Analysis: One word carries Michigan State to Final Four

Nicole Auerbach
USA TODAY Sports
Michigan State Spartans head coach Tom Izzo cuts down the net after the game against the Louisville Cardinals in the finals of the east regional of the 2015 NCAA Tournament at Carrier Dome. The Michigan State Spartans won 76-70.

SYRACUSE, N.Y. — At the end of each and every huddle, the Spartan players would break and chant in unison: "Indy."

This ritual, this reciting of the name of the Final Four's host city began last summer and extended, eventually, into the fall and winter months. As Michigan State slogged through some ugly games and more than a few painful losses, the coaching staff grew sick of it.

"We got tired of hearing it because we were playing so poorly — no way this is an Indy-bound team," assistant coach Dane Fife said. "We all kind of snickered in the back, thinking these guys have no idea what it's going to take to get to Indy."

At some point between the embarrassing overtime loss to Texas Southern at home and their fourth loss of Big Ten play (to Illinois at home), Spartans head coach Tom Izzo banned the chant.

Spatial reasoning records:
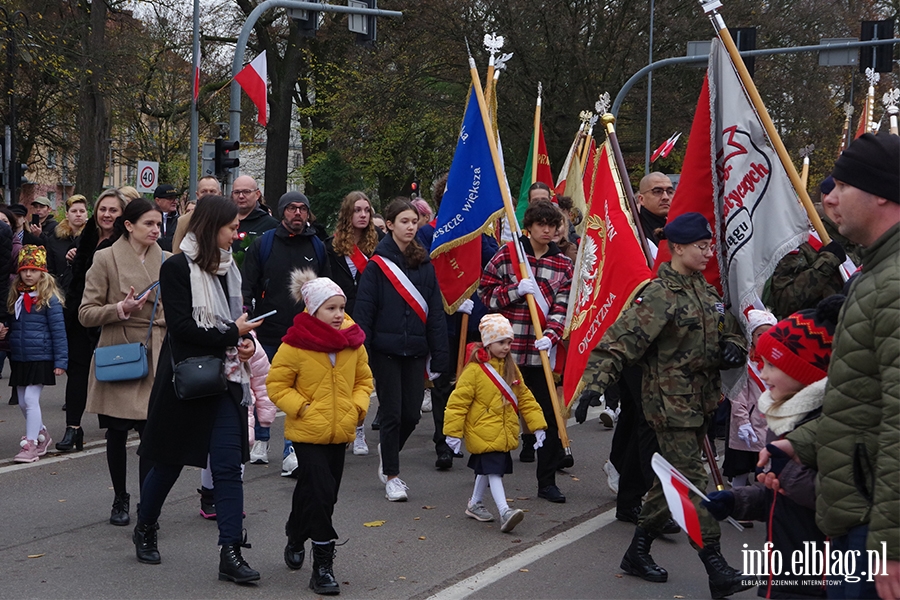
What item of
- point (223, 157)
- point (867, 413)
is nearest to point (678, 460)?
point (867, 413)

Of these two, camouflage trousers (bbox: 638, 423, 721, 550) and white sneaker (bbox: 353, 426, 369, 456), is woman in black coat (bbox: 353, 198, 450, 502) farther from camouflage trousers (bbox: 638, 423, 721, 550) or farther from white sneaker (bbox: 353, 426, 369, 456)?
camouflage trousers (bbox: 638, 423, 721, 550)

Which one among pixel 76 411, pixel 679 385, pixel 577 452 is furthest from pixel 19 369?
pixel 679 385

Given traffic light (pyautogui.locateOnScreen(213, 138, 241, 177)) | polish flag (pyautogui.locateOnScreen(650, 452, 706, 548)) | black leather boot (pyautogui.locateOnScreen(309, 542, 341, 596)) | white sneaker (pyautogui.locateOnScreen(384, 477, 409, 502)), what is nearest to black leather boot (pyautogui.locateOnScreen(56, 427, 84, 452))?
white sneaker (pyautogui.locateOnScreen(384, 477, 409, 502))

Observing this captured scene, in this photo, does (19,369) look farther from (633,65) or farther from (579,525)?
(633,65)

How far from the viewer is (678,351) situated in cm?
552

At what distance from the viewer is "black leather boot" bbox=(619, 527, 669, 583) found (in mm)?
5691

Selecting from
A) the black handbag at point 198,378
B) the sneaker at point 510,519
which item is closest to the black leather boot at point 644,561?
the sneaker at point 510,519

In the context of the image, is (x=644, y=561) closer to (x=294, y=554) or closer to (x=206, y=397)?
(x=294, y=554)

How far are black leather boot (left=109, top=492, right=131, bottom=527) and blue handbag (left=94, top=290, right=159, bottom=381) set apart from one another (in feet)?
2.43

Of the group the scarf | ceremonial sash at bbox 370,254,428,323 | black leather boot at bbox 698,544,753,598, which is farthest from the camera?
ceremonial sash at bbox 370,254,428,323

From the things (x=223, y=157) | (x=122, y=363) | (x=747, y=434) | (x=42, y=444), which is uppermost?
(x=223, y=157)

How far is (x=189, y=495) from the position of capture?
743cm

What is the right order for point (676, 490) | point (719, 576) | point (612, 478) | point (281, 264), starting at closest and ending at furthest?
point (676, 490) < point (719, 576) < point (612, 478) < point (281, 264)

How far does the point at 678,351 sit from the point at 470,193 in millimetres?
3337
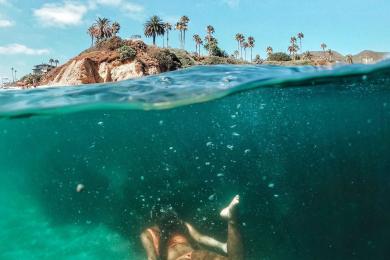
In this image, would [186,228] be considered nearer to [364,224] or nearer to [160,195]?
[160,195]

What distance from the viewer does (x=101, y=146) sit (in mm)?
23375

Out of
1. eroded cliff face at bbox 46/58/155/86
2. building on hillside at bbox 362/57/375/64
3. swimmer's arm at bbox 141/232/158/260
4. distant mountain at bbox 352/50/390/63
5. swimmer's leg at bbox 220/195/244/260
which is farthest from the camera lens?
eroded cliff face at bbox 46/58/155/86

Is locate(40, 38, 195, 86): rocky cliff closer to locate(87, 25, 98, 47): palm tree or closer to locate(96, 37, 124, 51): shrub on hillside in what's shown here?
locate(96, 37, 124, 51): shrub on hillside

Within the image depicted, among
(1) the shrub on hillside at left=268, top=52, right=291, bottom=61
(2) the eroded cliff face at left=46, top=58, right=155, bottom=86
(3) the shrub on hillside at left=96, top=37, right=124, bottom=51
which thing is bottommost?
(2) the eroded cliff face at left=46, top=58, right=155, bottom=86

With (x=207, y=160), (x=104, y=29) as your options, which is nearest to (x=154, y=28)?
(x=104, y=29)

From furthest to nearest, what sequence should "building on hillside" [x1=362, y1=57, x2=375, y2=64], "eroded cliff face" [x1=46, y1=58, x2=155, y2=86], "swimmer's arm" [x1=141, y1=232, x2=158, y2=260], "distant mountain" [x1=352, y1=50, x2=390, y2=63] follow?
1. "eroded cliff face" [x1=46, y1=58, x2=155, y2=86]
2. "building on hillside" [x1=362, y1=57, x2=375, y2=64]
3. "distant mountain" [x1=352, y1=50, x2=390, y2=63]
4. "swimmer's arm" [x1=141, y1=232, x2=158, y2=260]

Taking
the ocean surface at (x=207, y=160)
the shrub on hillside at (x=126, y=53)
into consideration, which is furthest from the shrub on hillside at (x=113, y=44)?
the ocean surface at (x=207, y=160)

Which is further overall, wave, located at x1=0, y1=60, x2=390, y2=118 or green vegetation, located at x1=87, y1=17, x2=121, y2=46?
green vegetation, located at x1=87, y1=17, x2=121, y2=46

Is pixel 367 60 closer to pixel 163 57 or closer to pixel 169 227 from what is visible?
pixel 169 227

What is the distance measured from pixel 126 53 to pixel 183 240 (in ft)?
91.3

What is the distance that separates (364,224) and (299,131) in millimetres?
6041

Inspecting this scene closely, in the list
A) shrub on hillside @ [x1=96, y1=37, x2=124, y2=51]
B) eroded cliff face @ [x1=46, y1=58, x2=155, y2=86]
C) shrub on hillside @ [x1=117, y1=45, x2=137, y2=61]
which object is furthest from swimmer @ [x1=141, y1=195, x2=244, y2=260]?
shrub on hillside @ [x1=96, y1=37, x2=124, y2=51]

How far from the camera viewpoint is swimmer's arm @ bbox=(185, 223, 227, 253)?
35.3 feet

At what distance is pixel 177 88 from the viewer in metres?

Exercise requirements:
A - In the Michigan State article, what word did the Spartan players chant together at the end of every huddle?
B - Reproduce the Michigan State article between "Analysis: One word" and "sick of it.", inclusive, replacing "slogged" with "struggled".

Task results:
A - They chanted "Indy."

B -
Analysis: One word carries Michigan State to Final Four

Nicole Auerbach
USA TODAY Sports
Michigan State Spartans head coach Tom Izzo cuts down the net after the game against the Louisville Cardinals in the finals of the east regional of the 2015 NCAA Tournament at Carrier Dome. The Michigan State Spartans won 76-70.

SYRACUSE, N.Y. — At the end of each and every huddle, the Spartan players would break and chant in unison: "Indy."

This ritual, this reciting of the name of the Final Four's host city began last summer and extended, eventually, into the fall and winter months. As Michigan State struggled through some ugly games and more than a few painful losses, the coaching staff grew sick of it.